** EXERCISE AIM **
From the line with "YouTube Studio Error" to the final line of the records, reproduce every line exactly and only those lines.

[[ THE DATA open ]]

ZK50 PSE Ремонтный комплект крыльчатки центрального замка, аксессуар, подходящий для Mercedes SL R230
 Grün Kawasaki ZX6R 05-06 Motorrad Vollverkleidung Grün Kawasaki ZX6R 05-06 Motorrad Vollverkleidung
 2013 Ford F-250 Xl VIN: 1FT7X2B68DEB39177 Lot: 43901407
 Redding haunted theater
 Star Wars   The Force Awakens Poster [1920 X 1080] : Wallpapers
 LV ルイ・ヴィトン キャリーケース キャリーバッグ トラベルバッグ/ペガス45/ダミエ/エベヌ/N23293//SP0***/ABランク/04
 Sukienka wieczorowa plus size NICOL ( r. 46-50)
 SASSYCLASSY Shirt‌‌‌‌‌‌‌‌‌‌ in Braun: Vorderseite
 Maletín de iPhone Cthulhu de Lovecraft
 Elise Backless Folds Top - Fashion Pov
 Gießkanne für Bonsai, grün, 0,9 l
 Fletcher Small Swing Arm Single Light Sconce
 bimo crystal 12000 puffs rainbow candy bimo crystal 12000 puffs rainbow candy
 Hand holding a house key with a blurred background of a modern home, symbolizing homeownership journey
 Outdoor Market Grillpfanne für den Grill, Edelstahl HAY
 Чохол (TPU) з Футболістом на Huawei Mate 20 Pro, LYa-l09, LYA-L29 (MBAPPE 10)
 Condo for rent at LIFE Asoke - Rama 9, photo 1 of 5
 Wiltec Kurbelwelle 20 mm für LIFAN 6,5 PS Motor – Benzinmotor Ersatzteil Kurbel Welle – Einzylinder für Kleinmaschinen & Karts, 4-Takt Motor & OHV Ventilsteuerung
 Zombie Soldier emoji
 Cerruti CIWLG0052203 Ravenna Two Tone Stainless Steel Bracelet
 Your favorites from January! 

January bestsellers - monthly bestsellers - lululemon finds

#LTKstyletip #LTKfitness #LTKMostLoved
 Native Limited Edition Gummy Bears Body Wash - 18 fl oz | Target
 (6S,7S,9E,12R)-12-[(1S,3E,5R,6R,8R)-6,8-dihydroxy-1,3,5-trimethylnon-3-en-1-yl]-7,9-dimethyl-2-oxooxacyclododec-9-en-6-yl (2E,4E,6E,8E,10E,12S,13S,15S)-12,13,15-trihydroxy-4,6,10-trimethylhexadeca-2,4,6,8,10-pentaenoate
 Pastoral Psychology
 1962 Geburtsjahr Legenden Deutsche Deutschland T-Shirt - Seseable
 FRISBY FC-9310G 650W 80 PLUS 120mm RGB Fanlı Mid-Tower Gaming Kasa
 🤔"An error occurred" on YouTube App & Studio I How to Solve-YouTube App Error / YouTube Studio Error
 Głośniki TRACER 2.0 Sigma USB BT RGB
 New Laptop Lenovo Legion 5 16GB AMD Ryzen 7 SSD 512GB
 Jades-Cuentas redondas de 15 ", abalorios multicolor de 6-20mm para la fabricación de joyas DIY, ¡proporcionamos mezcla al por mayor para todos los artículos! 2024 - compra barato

[[ THE DATA closed ]]

** REPLY **
 🤔"An error occurred" on YouTube App & Studio I How to Solve-YouTube App Error / YouTube Studio Error
 Głośniki TRACER 2.0 Sigma USB BT RGB
 New Laptop Lenovo Legion 5 16GB AMD Ryzen 7 SSD 512GB
 Jades-Cuentas redondas de 15 ", abalorios multicolor de 6-20mm para la fabricación de joyas DIY, ¡proporcionamos mezcla al por mayor para todos los artículos! 2024 - compra barato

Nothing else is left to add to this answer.